The Porsche Taycan, on the other hand, is, because it’s a full series-production car instead of a limited-edition collector’s piece. It’s also just been officially launched in Singapore (virtually on Facebook, naturally) by Porsche agent Stuttgart Auto.
Should you have the requisite number of zeroes in your bank account, the entire Taycan lineup is available to choose from, with varying levels of range and performance: Taycan 4S (S$485,988), Taycan Turbo (S$623,988), and Taycan Turbo S (S$767,988). All prices are non inclusive of COE.
In addition, the Taycan 4S can be optioned with the Performance Battery Plus (S$26,536), increasing its battery capacity to match that of the two Turbo models, and bumping up its range and power in the process. This is how the Taycan range stacks up:
|Battery capacity||Max. power||Torque||0-100k/h||0-200km/h||Top Speed||Range|
|Taycan 4S (Perf. Battery Plus)||83.7kWh||571hp||650Nm||4.0sec||12.9s||250km/h||414km|
|Taycan Turbo S||83.7kWh||761hp||1,050Nm||2.8sec||9.8s||260km/h||405km|
According to Porsche e-Performance manager Sam Bontoft, who spoke during the Facebook launch, the prices are inclusive of a 5-year comprehensive warranty and maintenance package that covers even wear and tear items, and the battery pack is covered by an 8-year warranty.
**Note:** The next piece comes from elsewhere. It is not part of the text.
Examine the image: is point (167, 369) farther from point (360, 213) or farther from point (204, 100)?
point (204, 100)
Buyers also have the option of extending the vehicle warranty to 10 years.
As a first attempt at making a zero emissions electric vehicle (EV), the Taycan is a pretty laudable effort. It’s the fastest EV you can buy right now, both in a straight line, as well as around a race track:
Inside the Taycan there are up to four large screens, including a curved 16.8-inch display for the driver’s instrument cluster, a portrait-oriented 8.4-inch screen in the centre console that doubles as a trackpad, and even an optional 10.9-inch in front of the passenger for them to fiddle with the infotainment without distracting the driver. In the back, cutouts in the battery pack mounted beneath the car give a little more footroom to rear passengers.
The Taycan stands out from other EVs in a couple of ways. The first is in its use of an 800V system voltage for the car instead of the 400V one more commonly employed, which helps cut down on the size and weight of the wiring and cabling throughout the car. It also makes for incredibly fast charging, as little as 23 minutes to get from 5 to 80 percent – if you can find a power outlet powerful enough (270kW to be exact, but that doesn’t exist in Singapore yet).
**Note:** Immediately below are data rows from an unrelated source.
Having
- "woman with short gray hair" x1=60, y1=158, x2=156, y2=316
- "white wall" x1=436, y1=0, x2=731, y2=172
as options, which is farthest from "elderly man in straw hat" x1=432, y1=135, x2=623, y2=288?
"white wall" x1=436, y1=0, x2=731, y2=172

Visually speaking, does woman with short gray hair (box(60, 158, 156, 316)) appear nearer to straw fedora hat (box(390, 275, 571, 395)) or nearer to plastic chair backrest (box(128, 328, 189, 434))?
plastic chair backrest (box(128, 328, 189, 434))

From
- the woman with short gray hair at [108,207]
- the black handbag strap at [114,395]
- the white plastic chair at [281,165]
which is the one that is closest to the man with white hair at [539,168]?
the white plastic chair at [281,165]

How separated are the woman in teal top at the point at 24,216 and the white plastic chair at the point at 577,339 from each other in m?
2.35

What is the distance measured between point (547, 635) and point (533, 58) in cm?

Based on the 50kW chargers on the publicly available SP Group charging network, juicing up a Taycan to the same level would take 93 minutes. If even that is too long a time to wait, then AutoApp can help, with our on-demand EV charging service.
The other unique aspect of the Taycan lies in its drivetrain. Where other EVs have transmissions with just a single fixed gear, the Taycan has a 2-speed automatic gearbox mated to the rear axle. This allows for far more efficient cruising at high speeds, and contributes to the Turbo models’ high (for an EV) top speed of 260km/h.
There are still many unanswered questions and no small amount of skepticism regarding EV ownership, but with the Taycan at least, performance isn’t one of them.